I find the radio advertisements far more awful than my Facebook feed, though that could be because of two sorts of bias:
- Cringing at what my friends say on Facebook would be awkward because they are my friends
- I share the hankering after travel but don’t see the point of buying real estate, to the extent that I roll my eyes at people who do (especially in India). This is probably the result of reading all those internet pop science articles about how experiences make us happier than things. (For an enjoyable pop science book that takes it a step further, I recommend Geoffrey Miller’s Spent, of which I really ought to write more in another post.)
But even with this bias and the previous excuse, I have to admit that both the hankering after travel and the hankering to own real estate are a sort of cargo cult which imbue either vacations or houses with magical powers. To wit:
- All my problems will be solved if only I have a 3 BHK in which everyone in my family has a room to themselves and covered parking!
or
- I will achieve remarkable insights and self-knowledge if only I travel to all the spots on this list of 25 places to see before I die!

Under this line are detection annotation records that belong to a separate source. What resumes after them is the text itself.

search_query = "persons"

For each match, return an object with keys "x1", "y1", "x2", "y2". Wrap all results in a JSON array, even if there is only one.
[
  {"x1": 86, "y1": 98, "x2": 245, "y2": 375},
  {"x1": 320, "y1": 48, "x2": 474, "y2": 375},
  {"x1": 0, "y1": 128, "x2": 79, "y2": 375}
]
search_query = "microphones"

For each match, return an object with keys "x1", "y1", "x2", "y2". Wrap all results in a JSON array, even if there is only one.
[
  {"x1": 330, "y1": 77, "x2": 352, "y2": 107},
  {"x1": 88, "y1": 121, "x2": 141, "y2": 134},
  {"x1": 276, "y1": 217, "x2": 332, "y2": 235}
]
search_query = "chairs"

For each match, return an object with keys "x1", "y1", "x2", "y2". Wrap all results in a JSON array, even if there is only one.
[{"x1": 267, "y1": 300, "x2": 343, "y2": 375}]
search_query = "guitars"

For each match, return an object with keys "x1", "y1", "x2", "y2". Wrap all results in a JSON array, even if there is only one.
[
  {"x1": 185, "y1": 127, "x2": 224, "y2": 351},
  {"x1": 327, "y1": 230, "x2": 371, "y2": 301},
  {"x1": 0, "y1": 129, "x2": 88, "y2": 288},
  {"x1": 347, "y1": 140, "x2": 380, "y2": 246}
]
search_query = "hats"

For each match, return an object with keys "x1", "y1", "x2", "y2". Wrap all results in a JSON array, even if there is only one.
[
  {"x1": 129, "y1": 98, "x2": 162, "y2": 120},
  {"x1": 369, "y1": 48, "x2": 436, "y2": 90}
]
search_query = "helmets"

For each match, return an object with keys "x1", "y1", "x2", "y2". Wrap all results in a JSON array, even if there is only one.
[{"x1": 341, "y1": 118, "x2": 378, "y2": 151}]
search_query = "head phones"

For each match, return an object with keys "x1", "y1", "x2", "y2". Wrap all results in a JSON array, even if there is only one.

Although I know many remarkable people who are free from either of these fetishes, the people I know personally who do suffer from this all seem to fall in Category 2 rather than Category 1, with minor exceptions like my bua (who does not so much believe that all her problems will be solved by buying real estate, as that everyone’s problems will be solved by buying real estate, and indeed that the source of marital discord is in living in rented accomodation). I know very few people who overlap, which leads me to suspect that these are mutually exclusive (perhaps because of that experiences versus things dichotomy).
This acquired relevance a while ago, when Gradwolf and I were discussing this article about online dating for rich people, and he was wondering what the entry qualifications were for such a thing. It was then, that I had a flash of insight and realised that to join these gated singles’ networks, the deciding factor was not how much you earn, but how much you spend and on what.
That is, if you are the sort of rich person who gets excited about buying a 3 BHK flat in Greater NOIDA (West), Floh and A World Alike will probably regretfully decline to let you in. But if you are the sort of rich person who travels to vineyards in Tuscany (or at least Nashik) and posts pictures of it on Facebook, they will probably welcome you with arms wide open.
This is potentially the source of the next class civil war between the different types of rich people.